How To Tell If I Have The Flu - Charlotte, NC

If you live in Charlotte, NC, you may have noticed the air getting colder. Cold air means flu season is right around the corner. In the United States, “flu season” can start as early as October and last until May. If you have thought about flu season, you have also probably asked yourself: How to tell if I have the flu? Determining whether or not you have the flu can be difficult, as many of the symptoms are common in other illnesses. FastMed in Charlotte, NC, can answer the question “how to tell if I have the flu?” and provide treatment for the flu and other illnesses.

Common Symptoms of the Flu

How To Tell If I Have The Flu - Charlotte NCThe flu is most commonly mistaken for a cold. It is important to know the difference between the two, so you can receive the proper medical treatment. A cold is a respiratory illness that is typically milder than the flu, and the symptoms may only last a few days. The flu is usually worse, and symptoms can last for weeks. The flu can also lead to other serious health issues such as pneumonia and hospitalizations.

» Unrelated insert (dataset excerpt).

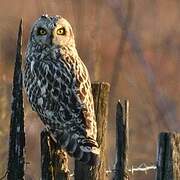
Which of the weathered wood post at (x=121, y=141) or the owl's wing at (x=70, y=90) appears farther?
the owl's wing at (x=70, y=90)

Some common flu symptoms include:

  • 100 degree Fahrenheit or higher fever (not everyone with the flu has a fever)
  • Sore throat and/or cough
  • Stuffy or runny nose
  • Headaches and/or body aches
  • Chills
  • Fatigue
  • Nausea, vomiting, and/or diarrhea (most common in children)

If you are experiencing these symptoms, and are still not sure if you have a cold or the flu, experts recommend taking your temperature. It is rare that a fever associated with a cold rises above 101 degrees. If you have the flu, you will probably feel miserable, and your symptoms will likely be worse than those of previous colds.

If you are still asking yourself “how to tell if I have the flu,” visit one of FastMed’s two Charlotte, NC, locations. Our medical professionals are on site 365 days a year to provide you with treatment for the flu and many other non-life-threatening injuries or illnesses.

The content presented on this page is not intended to diagnose health problems or take the place of professional medical care.